* [What you are asked to do]
Leave every picture out, and write out the remaining entries exactly.

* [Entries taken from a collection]
****************************************

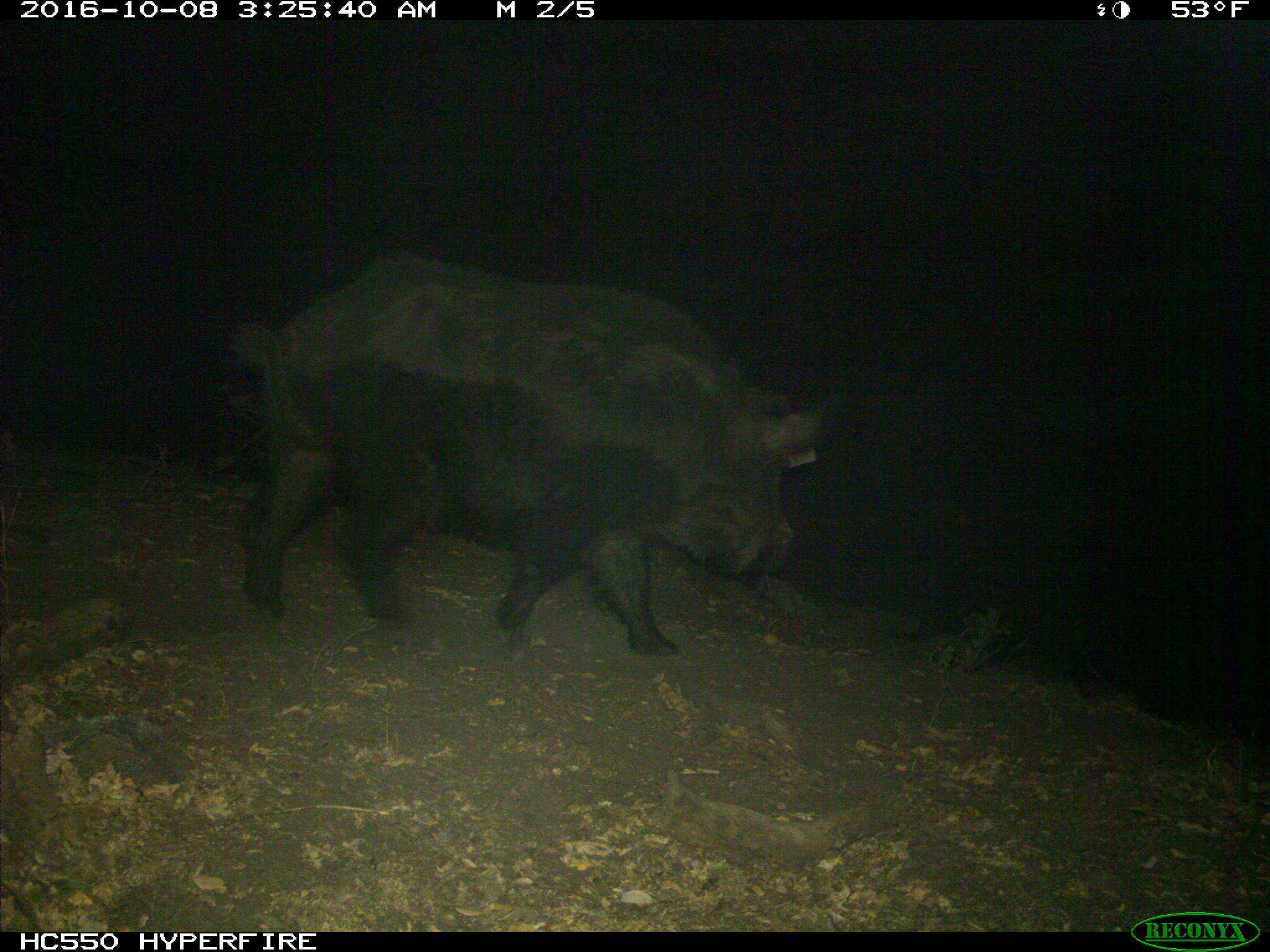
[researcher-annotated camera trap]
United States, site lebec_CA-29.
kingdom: Animalia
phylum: Chordata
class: Mammalia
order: Artiodactyla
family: Suidae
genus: Sus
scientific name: Sus scrofa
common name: wild boar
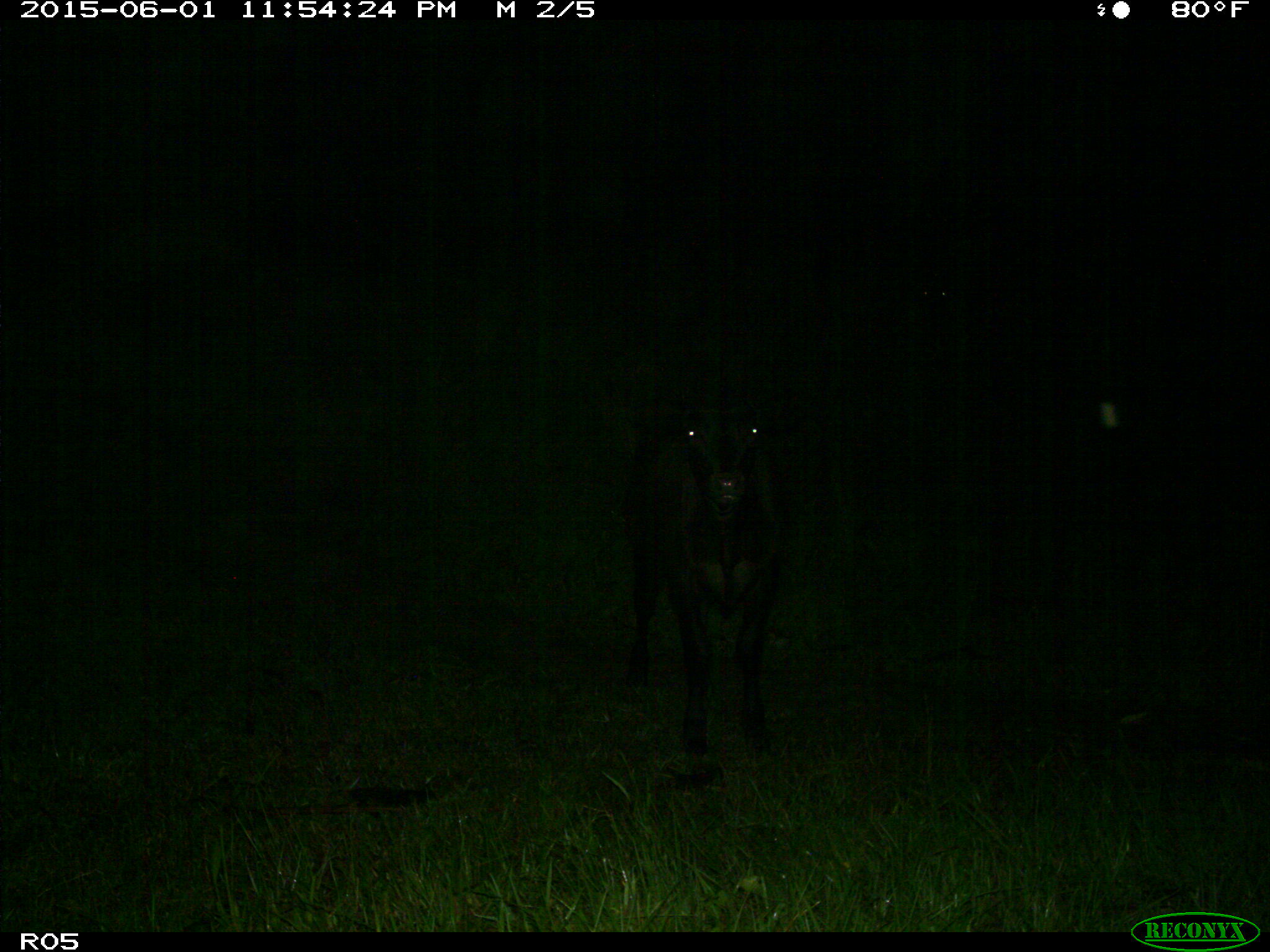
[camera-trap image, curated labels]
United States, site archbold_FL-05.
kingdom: Animalia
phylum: Chordata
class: Mammalia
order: Artiodactyla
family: Bovidae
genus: Bos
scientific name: Bos taurus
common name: domestic cow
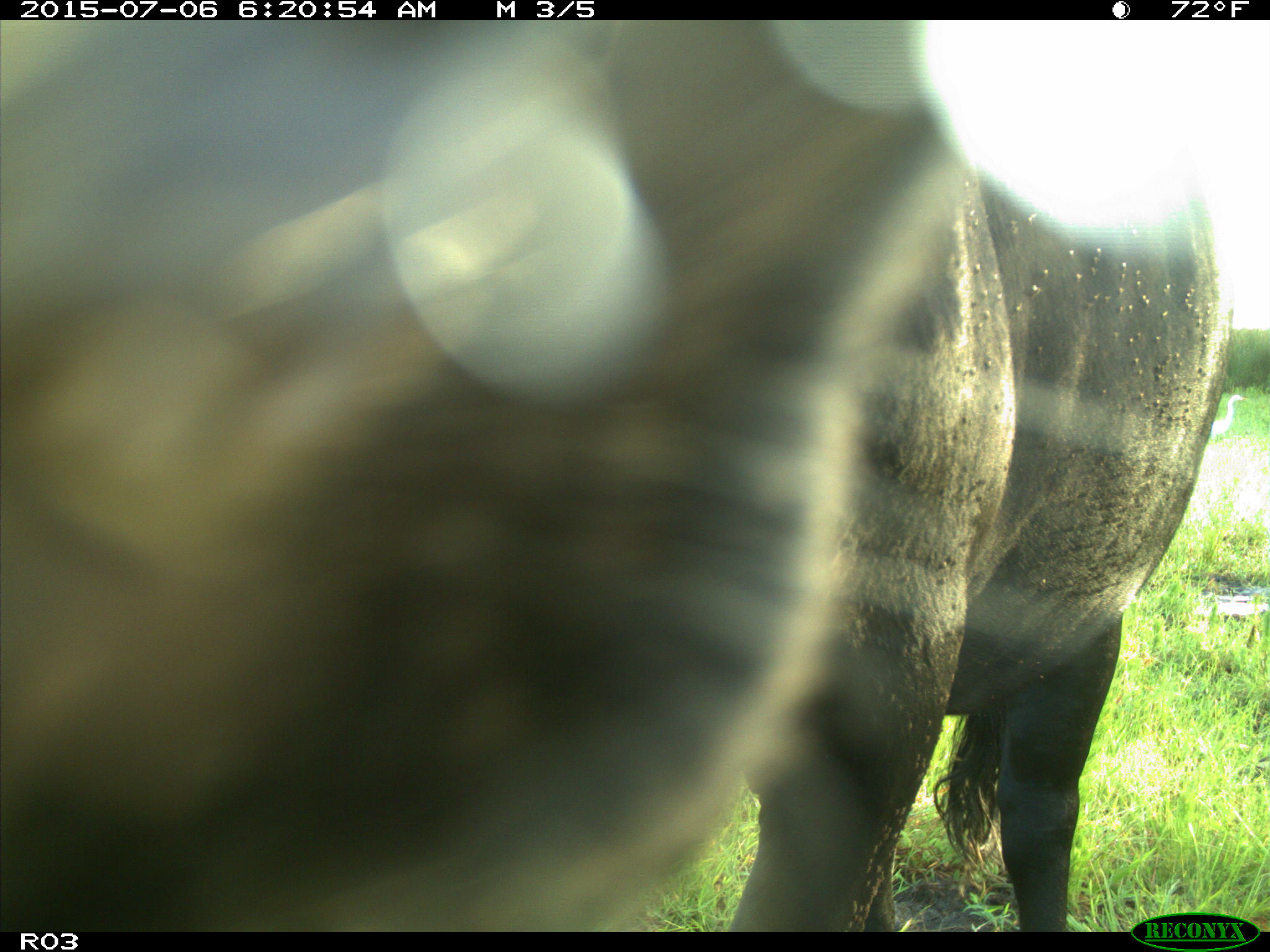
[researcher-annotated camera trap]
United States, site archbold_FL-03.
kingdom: Animalia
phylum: Chordata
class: Mammalia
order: Artiodactyla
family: Bovidae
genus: Bos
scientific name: Bos taurus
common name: domestic cow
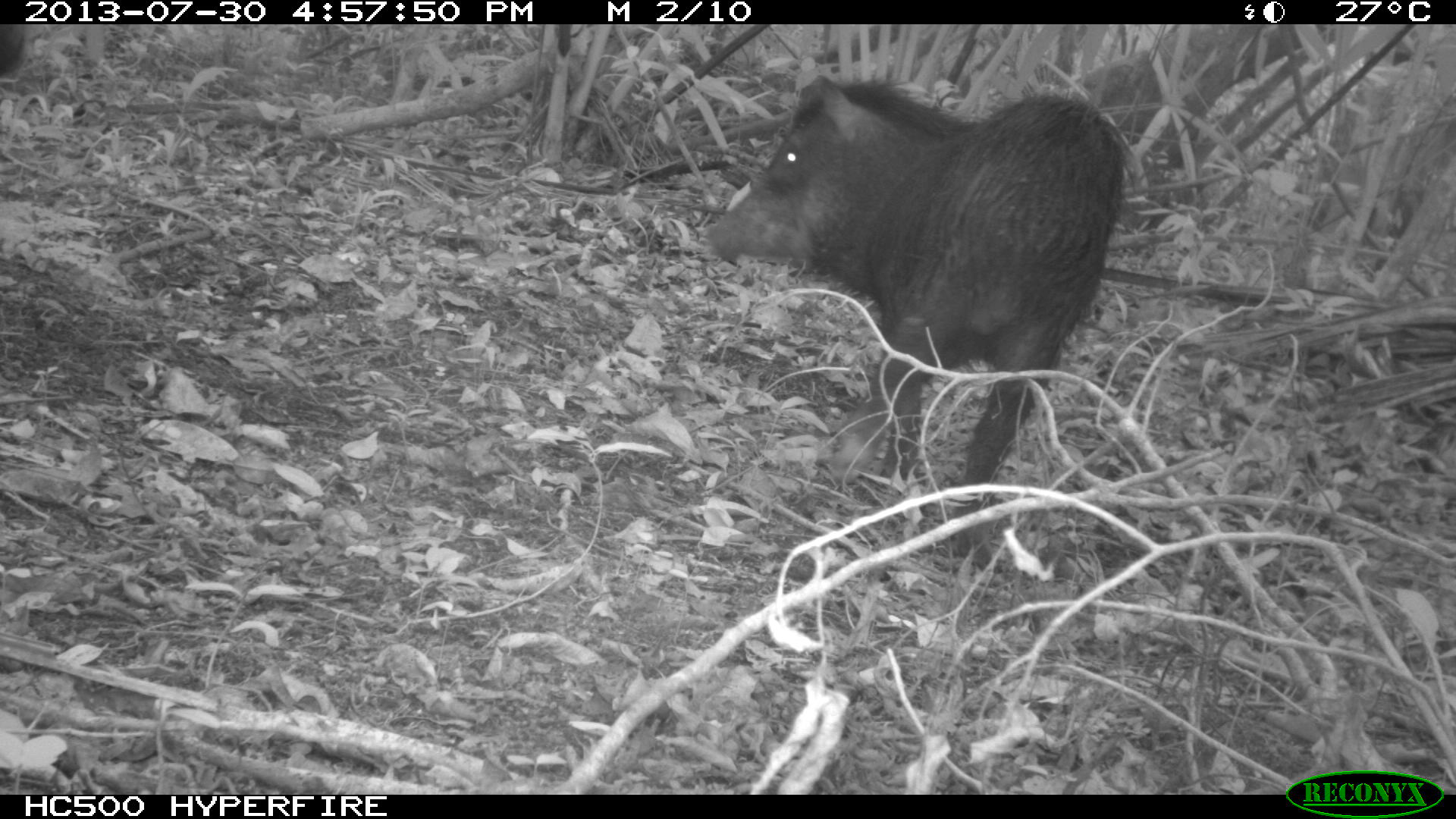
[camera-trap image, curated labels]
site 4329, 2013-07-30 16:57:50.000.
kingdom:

****************************************

* [Finished exercise]
[researcher-annotated camera trap]
United States, site lebec_CA-29.
kingdom: Animalia
phylum: Chordata
class: Mammalia
order: Artiodactyla
family: Suidae
genus: Sus
scientific name: Sus scrofa
common name: wild boar
[camera-trap image, curated labels]
United States, site archbold_FL-05.
kingdom: Animalia
phylum: Chordata
class: Mammalia
order: Artiodactyla
family: Bovidae
genus: Bos
scientific name: Bos taurus
common name: domestic cow
[researcher-annotated camera trap]
United States, site archbold_FL-03.
kingdom: Animalia
phylum: Chordata
class: Mammalia
order: Artiodactyla
family: Bovidae
genus: Bos
scientific name: Bos taurus
common name: domestic cow
[camera-trap image, curated labels]
site 4329, 2013-07-30 16:57:50.000.
kingdom:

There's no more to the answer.